Seit Delphi 8 ist es möglich, mit Delphi Anwendungen für das .NET-Framework zu erstellen. Dabei stehen zwei verschiedene Wege für die Erstellung von Windows-Applikationen mit grafischer Benutzeroberfläche zur Verfügung: WinForms und VCL.NET. Was sind Vor- und Nachteile von diesen Alternativen?
WinForms
Erstellt man eine WinForms-Anwendung, basiert diese direkt auf der FCL, der .NET-Framework Class Library. Sie können als Entwickler also direkt die .NET-Klassenbibliothek verwenden, die Microsoft mit .NET ausliefert. Diese unterscheidet sich allerdings mal mehr, mal weniger von der VCL, die in Delphi bisher verwendet wurde. Es ist also nicht möglich, bestehende Delphi-Anwendungen ohne Änderungen in eine WinForms-Anwendung zu konvertieren. Und Sie können Ihr bislang mit der VCL erworbenes Wissen nicht verwenden, sondern müssen umlernen und sich in der FCL zurecht finden. Dafür können Sie auch allgemeine .NET-Literatur zu Hilfe nehmen, die sich nicht speziell mit Delphi beschäftigen.
VCL.NET
Der Name lässt es ahnen: Die VCL.NET ist eine .NET-Variante der bekannten Visual Component Library. Sie basiert nicht auf der .NET-Klassenbibliothek, sondern ist parallel dazu von Borland erstellt worden. Dennoch lassen sich mit Hilfe des Delphi für .NET-Compilers .NET-kompatible Anwendungen erzeugen. Vorteil der VCL.NET ist also eindeutig: Sie müssen nicht umlernen und können bestehende Anwendungen leicht .NET-fähig machen (vorausgesetzt alle Komponenten stehen auch in einer .NET-Version zur Verfügung). Kurz nach dem Erscheinen der ersten Delphi für .NET-Version wurde die VCL.NET von vielen nur als Umstiegshilfe für Win32-Entwickler gesehen. Borland hat aber weiter gedacht. Inzwischen ist klar, dass es auch eine VCL für Avalon geben wird. Die VCL.NET ist also kein totes Pferd. Nachteil ist, dass VCL.NET-Anwendungen etwas größer werden als WinForms-Anwendungen.

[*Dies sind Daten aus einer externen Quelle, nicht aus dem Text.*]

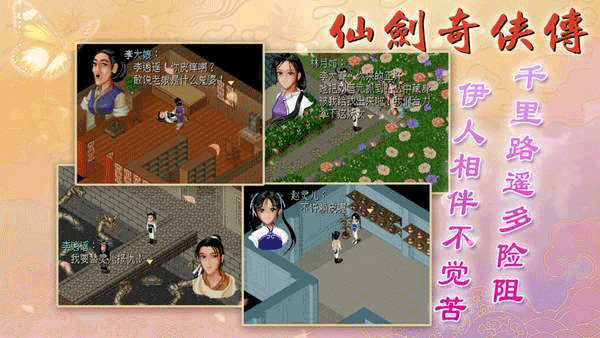 仙剑奇侠传1手机单机版(仙剑单机手机版在哪儿下)插图2
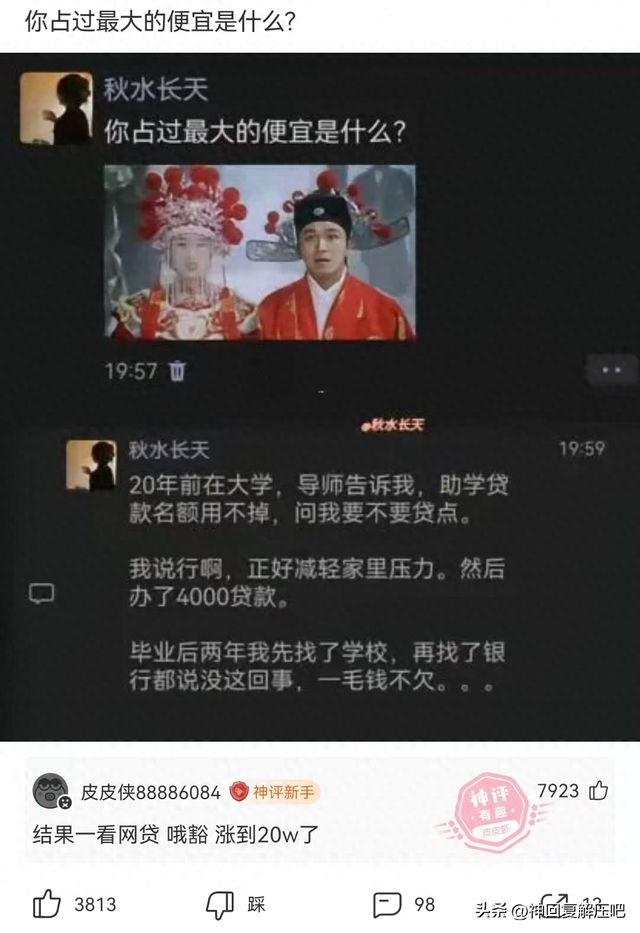 搞笑神回复：43岁，一时冲动消费了50000在脸上，值不值？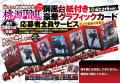 7月3日（木）発売の週チャン31号はTVアニメ放送を記念
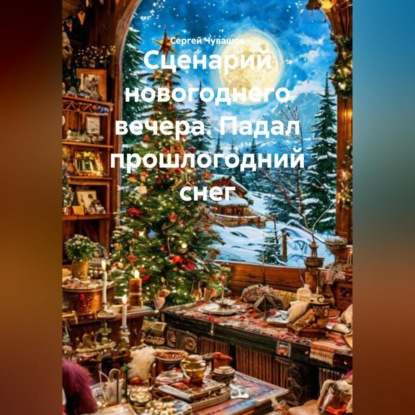 Скачать книгу Сценарий новогоднего вечера. Падал прошлогодний снег.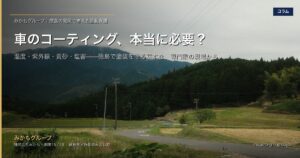 車のコーティング、本当に必要？｜徳島の気候で考える塗装保護の基本 アイキャッチ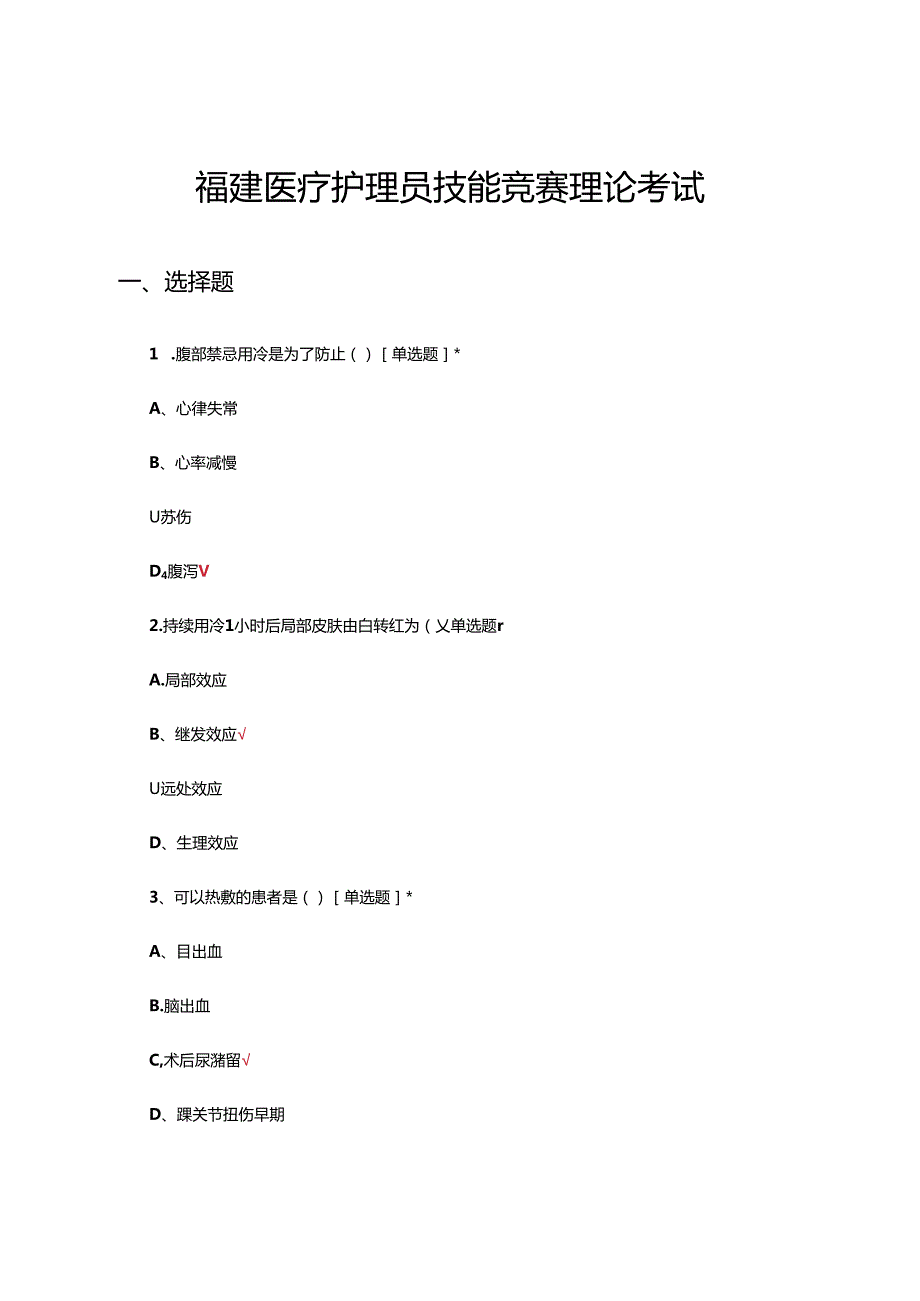 2024年福建医疗护理员技能竞赛理论考试试题.docx_第1页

In der Rubrik "Insider" finden Sie einen Artikel mit Informationen, weshalb sich Borland entschieden hat, VCL.NET zu entwickeln.
Wie auch immer Sie sich entscheiden, in diesem Tutorial wollen wir Sie bei den ersten Schritten in Delphi für .NET begleiten. Wir werden alle Schritte, bei denen es relevant ist, sowohl in der WinForms- als auch in der VCL.NET-Variante darstellen.
Mit dem .NET-Framework ist auch die Entwicklung von Web-Anwendungen (ASP.NET) möglich. Darauf soll in diesem Tutorial jedoch nicht eingegangen werden. Entsprechende Tutorials finden Sie in der Rubrik Web-Tutorials.